Het leed van Braziliaanse runderen is groot. Vanuit de ontboste gebieden in het regenwoud waar ze opgroeien worden ze op gruwelijk transport gezet naar slachthuizen. Opeen gepropt, in elkaars uitwerpselen, weken achter elkaar. Leed dat deels mogelijk wordt gemaakt door Nederlandse financiële instellingen, blijkt uit ons nieuwste onderzoeksrapport ‘Big meat. Big bucks. Bigger harm.’
Zorgen om de ontbossing in de Amazone en de Cerrado nemen snel toe. Met een goede reden. Geen enkele andere regio op onze planeet illustreert de met elkaar verweven crises waar we tegenwoordig mee worden geconfronteerd beter: klimaatverandering, biodiversiteitsverlies, volksgezondheidsrisico’s, ongelijkheid én dierenwelzijn. Dieren worden vaak als laatst benoemd, maar juist zíj worden op alarmerende schaal met deze crises geconfronteerd. Zo ook de Braziliaanse runderen. Hun leed is groot, en wordt mede in stand gehouden door Nederlandse financiële instellingen. Rabobank en ING staan namelijk in de top 10 van grootste Europese investeerders in de rundvleesproductieketen.
Transport van runderen: een oneindige reis
Delen van de Amazone en Cerrado worden ontbost om ruimte te maken voor weilanden voor runderen. De dieren groeien hier op, om uiteindelijk te belanden in supermarkten over de hele wereld. Daarvoor leggen ze een enorme reis af, voor het grootste gedeelte nog levend. De slachtplaats van de runderen ligt namelijk dichter bij de plaats waar ze uiteindelijk worden geconsumeerd, dan waar ze opgroeiden.

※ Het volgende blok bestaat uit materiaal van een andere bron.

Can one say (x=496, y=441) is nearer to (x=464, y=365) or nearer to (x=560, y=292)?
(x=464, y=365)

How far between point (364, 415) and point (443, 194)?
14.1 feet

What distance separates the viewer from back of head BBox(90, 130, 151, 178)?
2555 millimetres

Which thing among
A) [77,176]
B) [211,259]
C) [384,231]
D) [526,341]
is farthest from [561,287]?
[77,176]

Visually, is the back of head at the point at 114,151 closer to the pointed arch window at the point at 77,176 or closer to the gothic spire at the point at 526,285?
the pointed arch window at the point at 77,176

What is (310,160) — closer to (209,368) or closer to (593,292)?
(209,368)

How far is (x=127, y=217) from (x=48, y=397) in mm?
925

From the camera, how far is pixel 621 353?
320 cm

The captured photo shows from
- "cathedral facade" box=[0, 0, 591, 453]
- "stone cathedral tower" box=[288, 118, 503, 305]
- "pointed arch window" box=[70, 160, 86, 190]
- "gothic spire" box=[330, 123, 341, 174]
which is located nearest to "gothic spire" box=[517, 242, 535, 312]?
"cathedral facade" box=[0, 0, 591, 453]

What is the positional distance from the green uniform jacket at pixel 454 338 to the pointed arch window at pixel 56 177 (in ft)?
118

Vanuit de staat Pará, waar de meeste runderen worden gehouden, moet er gemiddeld maar liefst 420 kilometer worden afgelegd om de haven van Barcarena aan de Braziliaanse kust te bereiken. Daar aangekomen houdt het transport niet op: de dieren gaan op intercontinentaal transport naar landen als Libanon en Egypte. Een reis over de Atlantische Oceaan en de Middellandse Zee, die nog eens drie tot vier weken kan duren. Om vervolgens over land weer verder te gaan, richting de slachthuizen.
De afgelopen jaren is het transport van runderen door de grote vraag naar rundvlees flink gestegen – van duizend dieren begin 2000 tot ongeveer een half miljoen dieren 10 jaar later. In de staten Pará en Mato Grosso werden in 2017 4,1 miljoen runderen verhandeld aan slachthuizen. Dat is exclusief de niet-geregistreerde veetransporten van dieren die op illegaal ontboste grond worden gefokt.
Onvoorstelbaar leed
De angst en het lijden van de dieren tijdens dit lange transport is onvoorstelbaar. Hitte, kou, honger, dorst, krappe ruimtes, vermoeidheid, reisziekte, lawaai en trillingen: het is een mix van stressfactoren die de reis van runderen ondraaglijk maakt. Door de beperkte ruimte staan de dieren in grote hoeveelheden uitwerpselen en urine. Ze hebben moeilijk toegang tot drinkwater en voer, want ze kunnen nauwelijks bewegen. Ruimte om goed te liggen en rusten is er niet. Hierdoor kunnen de dieren niet goed herkauwen, wat ziekte en zelfs de dood kan veroorzaken. Al deze problemen hebben een enorme invloed op de mentale toestand van de dieren: ze zijn bang, gefrustreerd, angstig en in paniek.
De lange reistijden en de verraderlijke wegen, die door regen enorm glad kunnen worden, vergroten de kans op ongelukken. Op zee is die kans kleiner, maar als er iets gebeurt is het catastrofaal: zo zonk afgelopen september de Gulf Livestock 1 voor de Japanse kust met 6.000 dieren aan boord. Als het transport goed gaat en de dieren na weken van lijden op de eindbestemming aankomen, worden ze wreed behandeld en zonder bedwelming geslacht.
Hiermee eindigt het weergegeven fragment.